L’ho sempre sentita vicina. Una vicinanza sigillata anni fa da un libro che mi regalò un caro amico australiano: The Life of the Mind. In quelle pagine mi sono riconosciuto. Perché forse anch’io, nella vita, non ho fatto altro che questo: cominciare. Ricominciare ogni volta da zero, senza accumulare. Arendt non lo dice esplicitamente, ma cominciare significa sempre anche rinunciare: lasciare alle spalle ciò che non si vuole fare più, ciò che non si vuole essere più.
Si passa la vita a dire cose fuori dal coro, a rompere automatismi, a portare alla coscienza delle persone il loro stesso modo di pensare, del quale spesso non sono consapevoli. Si cerca di aiutarle a far emergere ciò che sembra indicibile o indecidibile. Si sciolgono nodi, si aprono spiragli dove altri vedono muri. Si tenta di stimolare negli altri non l’obbedienza, ma il pensiero.
Ed è così che si genera qualcosa di nuovo. Ma ogni inizio è sempre un rischio. Anche ciò che potrebbe essere bene si manifesta come shock, come un phármakon platonico: cura e destabilizzazione insieme, terapia e veleno. Ciò che per noi è liberazione, per altri può essere violazione. Arendt lo sapeva bene: ogni azione è esposta al giudizio degli altri, e ciò che per noi è verità, per altri può essere ferita. La verità fa male.
Eppure senza questo rischio non c’è mondo, non c’è vita.
Il mondo nasce tra gli uomini, dice Arendt. Io ho provato ad andare oltre: non ci sono uomini senza mondo, perché gli uomini sono il risultato del mondo che si intreccia e si piega su se stesso. È lì che la parola prende corpo e genera realtà: il verbo si fa carne.
Qui Kant diventa essenziale. La Critica del Giudizio insegna che giudicare non significa applicare regole: è tentare di costruire un senso comune dove non esiste un criterio prestabilito. Arendt eredita da Kant questa fiducia radicale nel giudizio riflettente: è lì che prende forma la politica come spazio condiviso e fragile, dove gli uomini si comprendono senza essere identici e agiscono senza essere ostaggi del dominio.

.....

### Istruzioni di lavoro
Nel testo su Arendt, quale libro ricevette in regalo da un caro amico australiano chi scrive?

[Dati raccolti]
.....

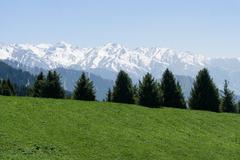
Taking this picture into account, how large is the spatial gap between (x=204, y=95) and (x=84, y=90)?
20773 mm

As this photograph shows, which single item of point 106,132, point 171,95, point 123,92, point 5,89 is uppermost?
point 5,89

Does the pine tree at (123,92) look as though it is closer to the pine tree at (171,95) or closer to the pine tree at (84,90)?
the pine tree at (84,90)

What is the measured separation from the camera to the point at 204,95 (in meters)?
81.8

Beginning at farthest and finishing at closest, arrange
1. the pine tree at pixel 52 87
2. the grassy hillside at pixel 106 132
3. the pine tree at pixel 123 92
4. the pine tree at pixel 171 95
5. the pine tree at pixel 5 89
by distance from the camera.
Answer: the pine tree at pixel 5 89 < the pine tree at pixel 171 95 < the pine tree at pixel 52 87 < the pine tree at pixel 123 92 < the grassy hillside at pixel 106 132

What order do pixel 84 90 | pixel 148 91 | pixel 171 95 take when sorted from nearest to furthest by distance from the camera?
pixel 148 91, pixel 84 90, pixel 171 95

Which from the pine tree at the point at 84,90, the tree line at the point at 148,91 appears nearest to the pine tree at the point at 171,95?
the tree line at the point at 148,91

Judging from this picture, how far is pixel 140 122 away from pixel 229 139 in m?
11.1

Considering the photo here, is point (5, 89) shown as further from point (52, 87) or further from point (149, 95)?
point (149, 95)

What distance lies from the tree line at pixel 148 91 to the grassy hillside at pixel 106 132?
7568mm

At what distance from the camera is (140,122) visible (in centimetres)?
5750

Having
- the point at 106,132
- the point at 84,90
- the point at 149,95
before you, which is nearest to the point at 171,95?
the point at 149,95

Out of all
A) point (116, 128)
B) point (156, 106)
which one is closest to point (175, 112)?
point (156, 106)

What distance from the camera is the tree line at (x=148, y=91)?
7275 cm

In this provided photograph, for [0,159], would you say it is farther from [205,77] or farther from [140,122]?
[205,77]
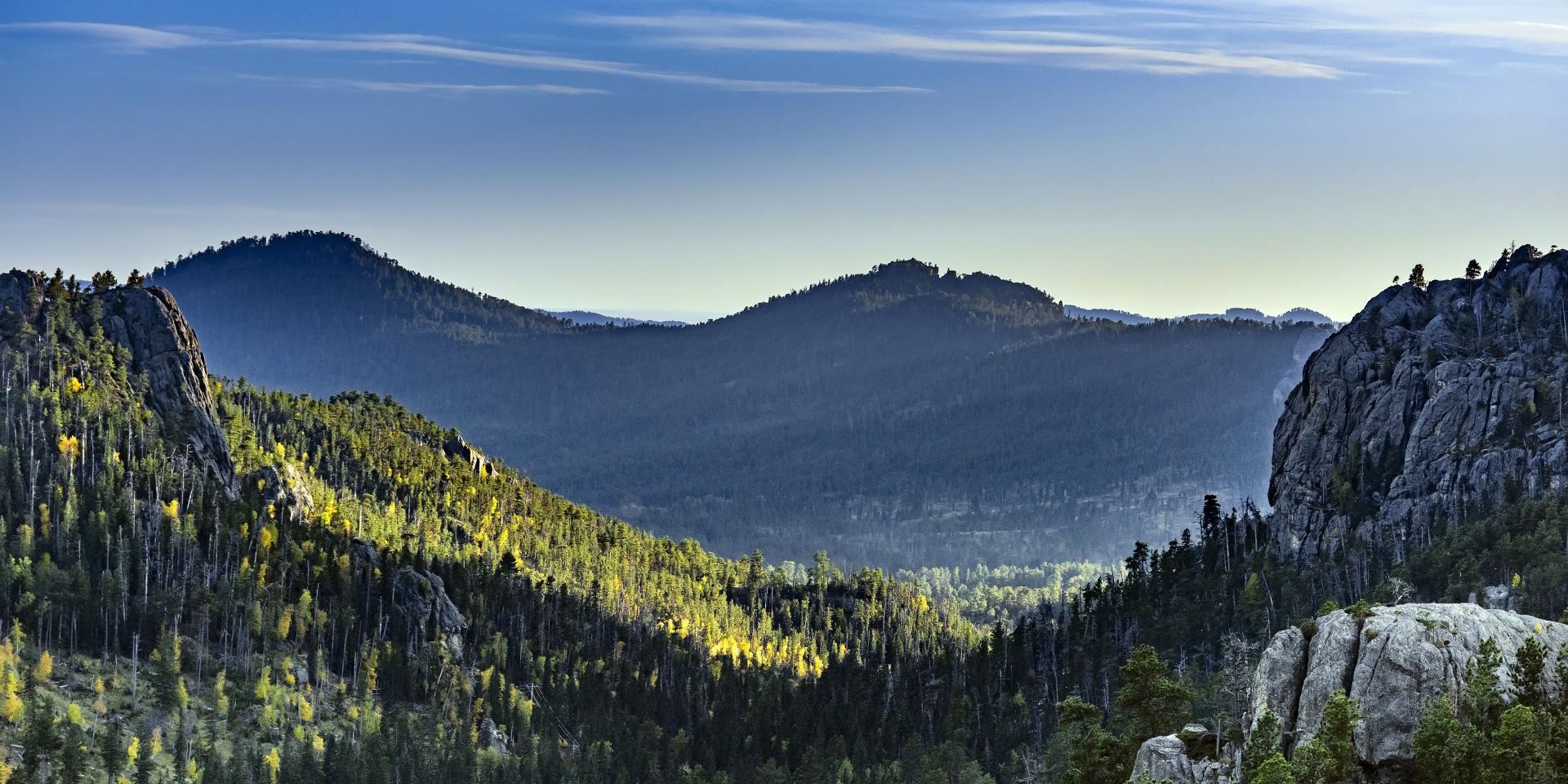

.....

### La tua risposta
The Life of the Mind.